Figure 1. Transient inhibition of TrkB kinase prevents SRS following SE

(A) Total number of SRS detected during weeks 1–2 post SE during treatment with vehicle or 1NMPP1 in WT or TrkB^F616A mice (heat map in panel C). Occurrence of SRS was significantly reduced by 1NMPP1 treatment in TrkB^F616A (*p<0.05) but not WT mice compared to their vehicle-treated controls. (B) Total number of SRS detected during weeks 5–6 post-SE (heat map in panel D); video-EEG analyses were initiated in these mice approximately 2 weeks after terminating treatment with 1NMPP1. Among the ten 1NMPP1-treated TrkB^F616A mice monitored during 1–2 weeks after SE, eight of them (the left first eight columns on the bottom right panel of Fig 1C) were monitored during weeks 5–6 after SE (Fig 1D).

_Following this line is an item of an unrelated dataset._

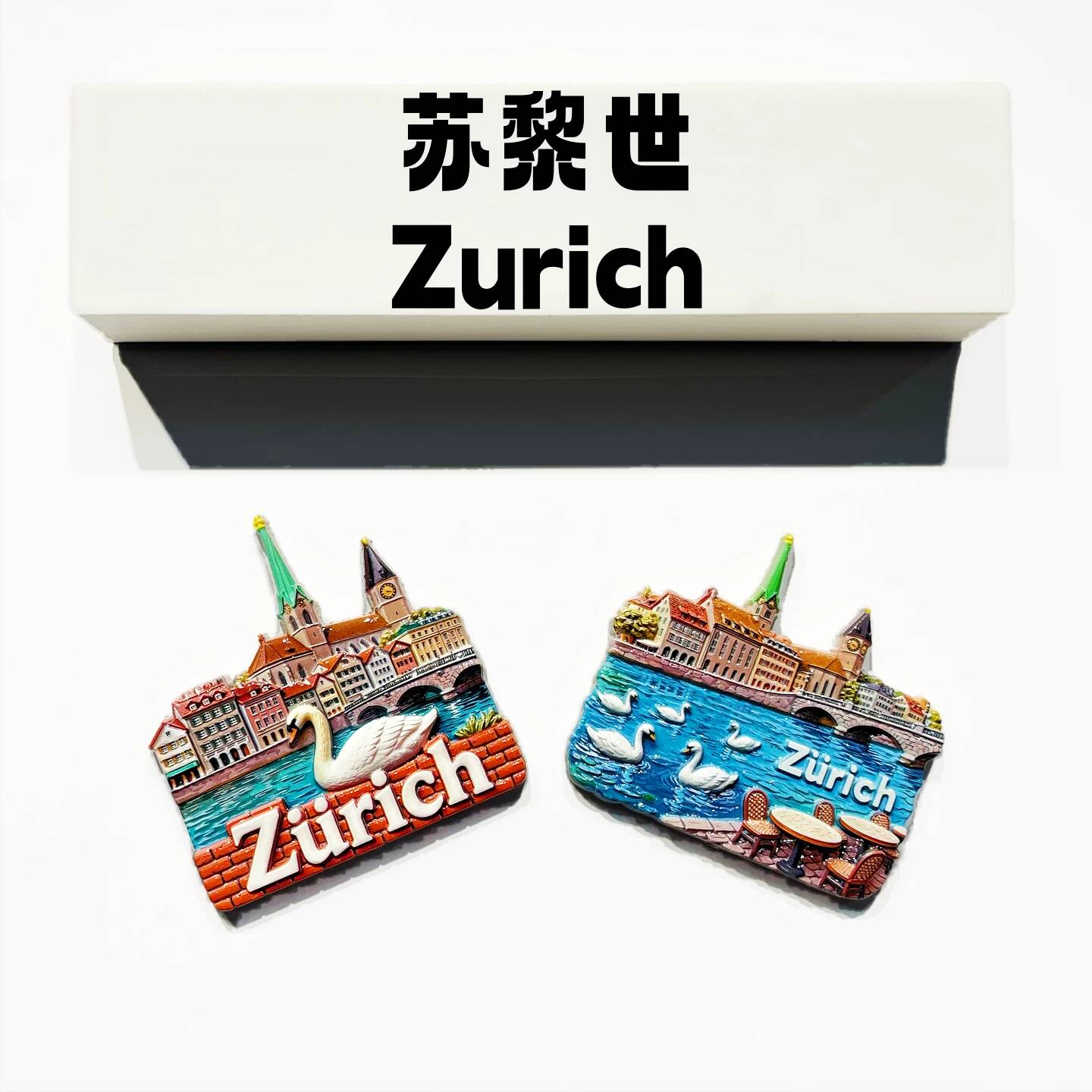 Zurich, Suisse, Souvenir touri - Street Fashion Zurich avis et prix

Occurrence of SRS was prevented in these eight 1NMPP1-treated TrkB^F616A mice (***p<0.001), but not in WT mice compared to their vehicle-treated controls. (C) and (D) Number of SRS detected each day during weeks 1–2 (C) and weeks 5–6 (D) after SE are presented as heat maps (one mouse per column). Note that SRS were detected in only two of ten 1NMPP1-treated TrkB^F616A mice during weeks 1–2 (C) and one of eight 1NMPP1-treated TrkB^F616A mice during weeks 5–6 (D). By contrast, all vehicle-treated TrkB^F616A mice (7 of 7) and all WT mice treated with either vehicle (6 of 6) or 1NMPP1 (6 of 6) exhibited SRS during weeks 1–2 (C) and weeks 5–6 (D) post-SE. Statistics were performed using two-way ANOVA with Bonferroni post hoc tests, n=6–10. M: male and F: female. Animal #s correspond to #s in Figures S3 and S4 in supplementary information.

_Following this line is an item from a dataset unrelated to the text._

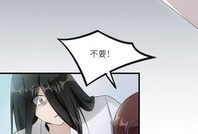 别来无恙漫画,一场穿越时空的奇幻冒险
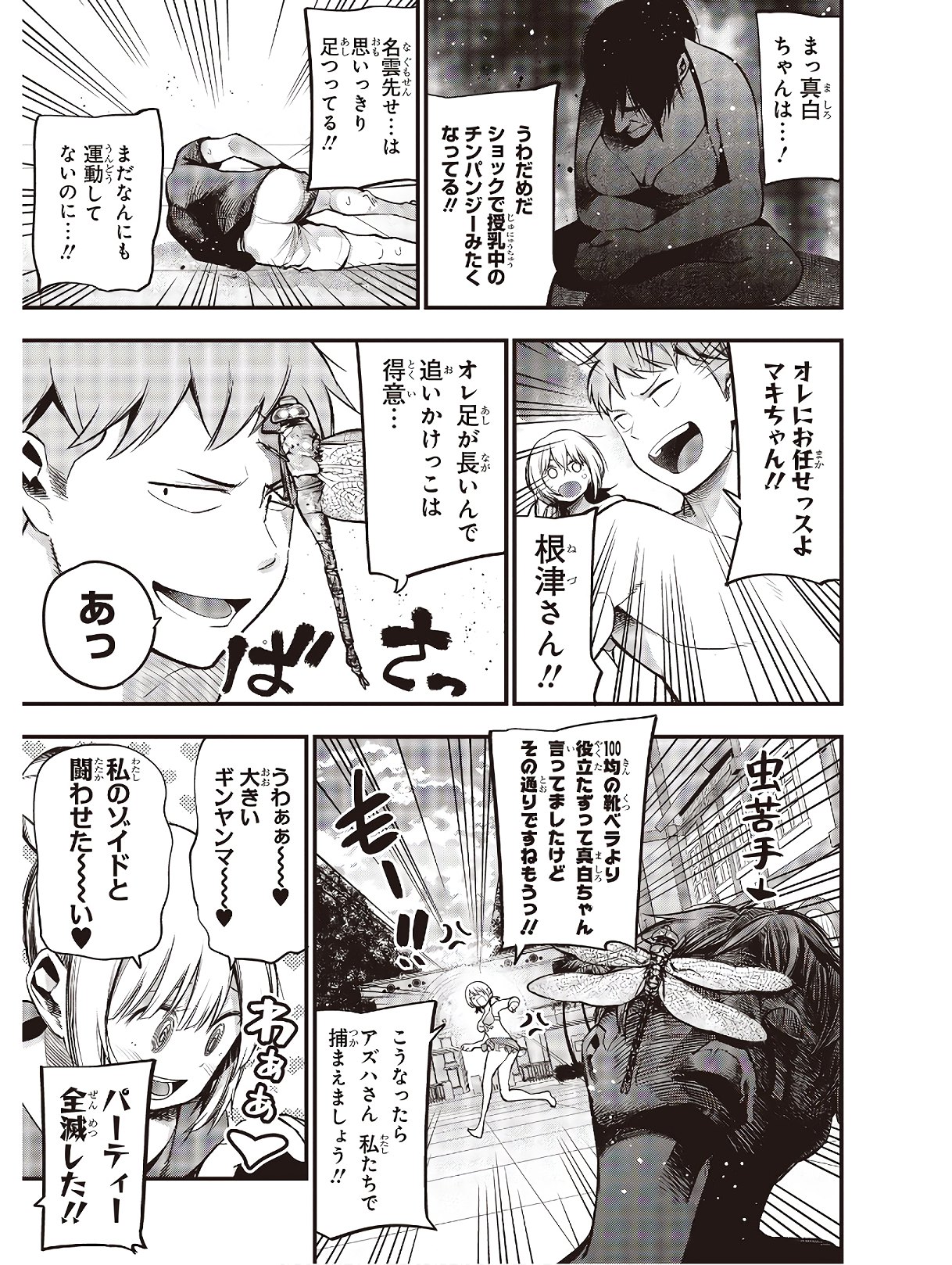 Mattaku Saikin no Tantei to Kitara Chap 45 - Next Chap 46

Figure 2. SE-induced anxiety-like behavior is reduced by inhibition of TrkB kinase

(A) Both WT and TrkB^F616A mice undergoing SE and treated with vehicle thereafter exhibited prolonged latency to exit the darkened and enter the lighted compartment compared to PBS controls (WT: **P<0.01; TrkB^F616A: *p<0.05). 1NMPP1 treatment reduced this latency in TrkB^F616A mice (**p<0.01), but not in WT mice. (B) Both WT and TrkB^F616A mice undergoing SE and treated with vehicle thereafter spent less time in lighted compartment compared to PBS controls (WT: **p<0.01; TrkB^F616A: **p<0.01). 1NMPP1 treatment increased the time spent in the lighted compartment in TrkB^F616A mice (***p<0.001), but not in WT mice. Data are presented as mean ± SEM and analyzed using two-way ANOVA with Bonferroni corrections, n=5–9.

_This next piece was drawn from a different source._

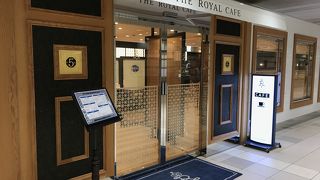 横浜駅の穴場カフェ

Figure 3. SE-induced hippocampal damage is attenuated by inhibition of TrkB kinase

(A) Representative images of immunostaining of NeuN and GFAP in the hippocampal CA3b region ipsilateral to the infusion site in WT and TrkB^F616A mice in respective PBS controls, SE-vehicle treated, and SE-1NMPP1 treated mice, scale bar = 50 µM. Insets: GFAP positive cells exhibited enhanced immunoreactivity and enlarged cell bodies and braches in SE-vehicle or 1NMPP1 treated WT mice and in SE-vehicle treated TrkB^F616A mice, scale bar = 20 µM. (B) Number of NeuN positive cells within ipsilateral CA3b hippocampus was reduced in both WT and TrkB^F616A mice undergoing SE and treated with vehicle thereafter compared to PBS controls (WT: ***p<0.001; TrkB^F616A: ***p<0.001). 1NMPP1 treatment inhibited loss of NeuN positive cells in TrkB^F616A mice (***p<0.001), but not in WT mice. Data are presented as mean ± SEM and analyzed using two-way ANOVA with Bonferroni post hoc tests, n=3–6.